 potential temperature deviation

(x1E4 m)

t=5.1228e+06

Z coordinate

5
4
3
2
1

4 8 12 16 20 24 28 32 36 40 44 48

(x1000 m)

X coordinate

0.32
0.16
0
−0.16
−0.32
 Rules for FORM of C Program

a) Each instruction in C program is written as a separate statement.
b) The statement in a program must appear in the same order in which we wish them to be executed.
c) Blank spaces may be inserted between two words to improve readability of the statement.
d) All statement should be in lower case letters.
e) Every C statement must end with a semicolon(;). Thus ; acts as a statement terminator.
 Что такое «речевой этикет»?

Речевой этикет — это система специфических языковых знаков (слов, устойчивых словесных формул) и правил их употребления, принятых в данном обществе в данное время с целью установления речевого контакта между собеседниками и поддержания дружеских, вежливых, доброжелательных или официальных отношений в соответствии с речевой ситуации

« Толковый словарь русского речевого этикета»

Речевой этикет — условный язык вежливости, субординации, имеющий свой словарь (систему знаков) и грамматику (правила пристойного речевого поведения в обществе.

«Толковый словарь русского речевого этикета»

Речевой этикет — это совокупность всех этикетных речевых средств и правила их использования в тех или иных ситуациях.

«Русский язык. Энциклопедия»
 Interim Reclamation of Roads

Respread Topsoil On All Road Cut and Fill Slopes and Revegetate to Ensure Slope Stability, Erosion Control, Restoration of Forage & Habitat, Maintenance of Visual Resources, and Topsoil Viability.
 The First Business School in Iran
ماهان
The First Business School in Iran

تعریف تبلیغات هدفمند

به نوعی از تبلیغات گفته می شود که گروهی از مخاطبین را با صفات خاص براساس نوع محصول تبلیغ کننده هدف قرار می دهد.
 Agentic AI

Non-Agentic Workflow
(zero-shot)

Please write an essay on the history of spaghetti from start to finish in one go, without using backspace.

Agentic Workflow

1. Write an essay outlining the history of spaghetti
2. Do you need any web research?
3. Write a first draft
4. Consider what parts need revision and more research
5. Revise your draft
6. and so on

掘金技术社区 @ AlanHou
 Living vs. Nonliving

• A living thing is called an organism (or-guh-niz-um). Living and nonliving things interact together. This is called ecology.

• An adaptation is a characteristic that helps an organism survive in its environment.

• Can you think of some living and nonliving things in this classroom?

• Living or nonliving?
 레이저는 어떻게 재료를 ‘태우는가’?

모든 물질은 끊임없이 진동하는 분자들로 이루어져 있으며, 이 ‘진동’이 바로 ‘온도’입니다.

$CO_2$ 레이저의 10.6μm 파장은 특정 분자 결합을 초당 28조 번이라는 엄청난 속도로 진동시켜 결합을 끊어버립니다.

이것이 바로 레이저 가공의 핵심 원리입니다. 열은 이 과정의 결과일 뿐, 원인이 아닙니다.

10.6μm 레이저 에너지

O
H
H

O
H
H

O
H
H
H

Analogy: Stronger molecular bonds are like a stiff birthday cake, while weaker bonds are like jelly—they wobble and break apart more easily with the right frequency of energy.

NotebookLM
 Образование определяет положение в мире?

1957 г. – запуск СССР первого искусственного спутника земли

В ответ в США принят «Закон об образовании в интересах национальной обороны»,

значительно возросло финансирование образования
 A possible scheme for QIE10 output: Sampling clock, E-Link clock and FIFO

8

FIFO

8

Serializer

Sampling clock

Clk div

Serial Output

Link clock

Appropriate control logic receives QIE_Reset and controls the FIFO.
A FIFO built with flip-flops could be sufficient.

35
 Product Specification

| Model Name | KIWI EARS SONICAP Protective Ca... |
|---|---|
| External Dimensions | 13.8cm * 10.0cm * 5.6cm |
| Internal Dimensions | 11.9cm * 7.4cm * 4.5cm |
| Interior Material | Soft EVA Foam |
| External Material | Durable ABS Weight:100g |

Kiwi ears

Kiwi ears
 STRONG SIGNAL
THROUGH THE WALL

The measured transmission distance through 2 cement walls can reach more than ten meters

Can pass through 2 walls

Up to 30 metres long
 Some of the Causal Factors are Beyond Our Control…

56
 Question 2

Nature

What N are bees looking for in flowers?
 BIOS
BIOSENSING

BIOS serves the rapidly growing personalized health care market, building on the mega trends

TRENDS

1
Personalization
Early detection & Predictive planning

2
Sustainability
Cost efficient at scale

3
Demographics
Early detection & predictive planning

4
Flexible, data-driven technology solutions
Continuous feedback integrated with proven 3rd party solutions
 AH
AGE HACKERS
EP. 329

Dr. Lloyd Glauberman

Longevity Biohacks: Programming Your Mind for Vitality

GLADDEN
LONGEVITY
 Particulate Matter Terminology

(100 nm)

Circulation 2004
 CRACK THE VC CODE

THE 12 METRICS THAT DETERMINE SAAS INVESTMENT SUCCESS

---

• Directions for this task: Out of the data above, give again only the lines starting at the one holding "A FIFO built" and ending at the one holding "Longevity Biohacks: Programming", unchanged.

• Answer to the problem:
A FIFO built with flip-flops could be sufficient.

35
 Product Specification

| Model Name | KIWI EARS SONICAP Protective Ca... |
|---|---|
| External Dimensions | 13.8cm * 10.0cm * 5.6cm |
| Internal Dimensions | 11.9cm * 7.4cm * 4.5cm |
| Interior Material | Soft EVA Foam |
| External Material | Durable ABS Weight:100g |

Kiwi ears

Kiwi ears
 STRONG SIGNAL
THROUGH THE WALL

The measured transmission distance through 2 cement walls can reach more than ten meters

Can pass through 2 walls

Up to 30 metres long
 Some of the Causal Factors are Beyond Our Control…

56
 Question 2

Nature

What N are bees looking for in flowers?
 BIOS
BIOSENSING

BIOS serves the rapidly growing personalized health care market, building on the mega trends

TRENDS

1
Personalization
Early detection & Predictive planning

2
Sustainability
Cost efficient at scale

3
Demographics
Early detection & predictive planning

4
Flexible, data-driven technology solutions
Continuous feedback integrated with proven 3rd party solutions
 AH
AGE HACKERS
EP. 329

Dr. Lloyd Glauberman

Longevity Biohacks: Programming Your Mind for Vitality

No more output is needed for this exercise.